Pas difficile cependant, pour l’homme de théâtre qu’est Emmanuel Macron depuis sa prime adolescence, de faire mieux que François Hollande, candidat par défaut devenu président, et que Sarkozy, permanent agité du bocal qui avait eu le mauvais goût, lors de sa réception au Vatican, de consulter frénétiquement son téléphone portable. Pour achever sa conquête de la droite de conviction, il lui restait l’impromptu de Versailles et le tour était joué. Comme l’avait d’ailleurs écrit Jullian dans son Dictionnaire, « Versailles, remis à la mode par Robert de Montesquiou et Boni de Castellane, est maintenant une des premières valeurs du snobisme international. Et comme le patriotisme n’est pas mort, nous sommes bien contents de snober la Reine d’Angleterre. » En recevant officiellement Vladimir Poutine dans la galerie des Glaces, le président Macron faisait de nouvelles conquêtes et imposait son autorité. Il ne lui reste plus qu’à entrer à cheval dans la basilique du Latran pour mettre définitivement de son côté les derniers récalcitrants. Tout cela, on le voit, ressort d’un snobisme de bon aloi que Fernand Gregh définissait « comme une forme élégante de la démagogie ».
Le fond et la forme
Les différentes cérémonies auxquelles nous avons assisté depuis le 8 mai dernier ont certes une certaine allure et correspondent à ce que Jean d’Ormesson (gagné depuis par le virus du macronisme) définissait ainsi dans le livre de Philippe Jullian : « Les systèmes politiques, les croyances, les mœurs, toutes les grandeurs d’établissement ne tiennent que par le conformisme. » Un conformisme auquel Macron ne renoncera pas.
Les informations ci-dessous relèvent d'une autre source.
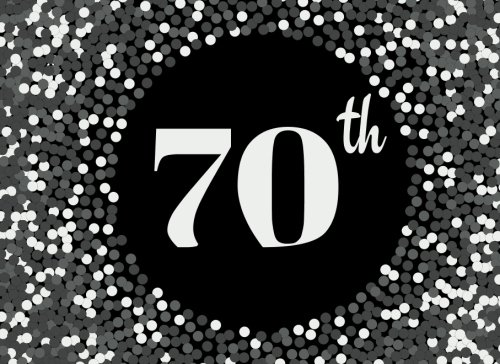 70th: Grey Cover Design 70, Seventieth, Birthday, Anniversary Party Guest Book. Free Layout Message Book For Family and Friends To Write in, Use ... size (Celebration Guest Books) (Volume 21)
N’en déplaise à tous ceux qui ont eu la faiblesse de tomber dans le piège du décorum choisi par l’Elysée pour asseoir la légitimité du nouveau monarque. La dépénalisation du cannabis est dans les tuyaux, tout comme l’accueil de nouveaux migrants, la place de plus en plus importante concédée à l’islam (y compris sur les listes électorales de la République en marche) ou la part de plus en plus importante prise par l’Europe revue et corrigée par Merkel dans notre vie de tous les jours. Et prière de ne pas oublier les scandaleux propos tenus par le candidat Macron en Algérie ni ses messages niant la spécificité d’une culture à la française. Bref, soyons vigilants.
Un raz-de-marée
Tsunami, lame de fond, plébiscite, les mots ne sont pas assez forts pour annoncer et glorifier d’avance la déferlante du 18 juin prochain. Les premiers résultats provenant du vote des Français de l’étranger confirment, en effet, que ces derniers ont placé largement en tête les candidats de la REM dans 10 des 11 circonscriptions concernées. Faute cependant d’une participation suffisante, ils devront retourner aux urnes le 18 juin prochain. La macromania touche l’ensemble de notre pays au point que des circonscriptions imperdables pour la droite – comme celle qui avait vu l’affrontement des tigresses NKM et Rachida Dati – peuvent tomber dans l’escarcelle de la République en Marche. Tout comme d’ailleurs celle qui a vu le succès de Gilbert Collard, directement menacé par la torera Marie Sara. Et comme si cela ne suffisait pas, Nicolas Sarkozy s’est récemment fendu de louanges appuyées à l’égard du nouveau président : « Si ça marche, c’est un génie et il faudra s’incliner. » Tout comme d’ailleurs son ancien ministre Luc Chatel gagné, lui aussi, par ce nouveau snobisme. Il correspond ainsi à cette définition du snob donnée par Marcel Aymé dans Le confort intellectuel : « Le snob a le mérite de recommander à l’attention du public, certaines tendances, bonnes ou mauvaises. Généralement, les mauvaises s’éliminent d’elles-mêmes. Il arrive aussi qu’elles s’installent. C’est le danger. » Précisément celui du macronisme.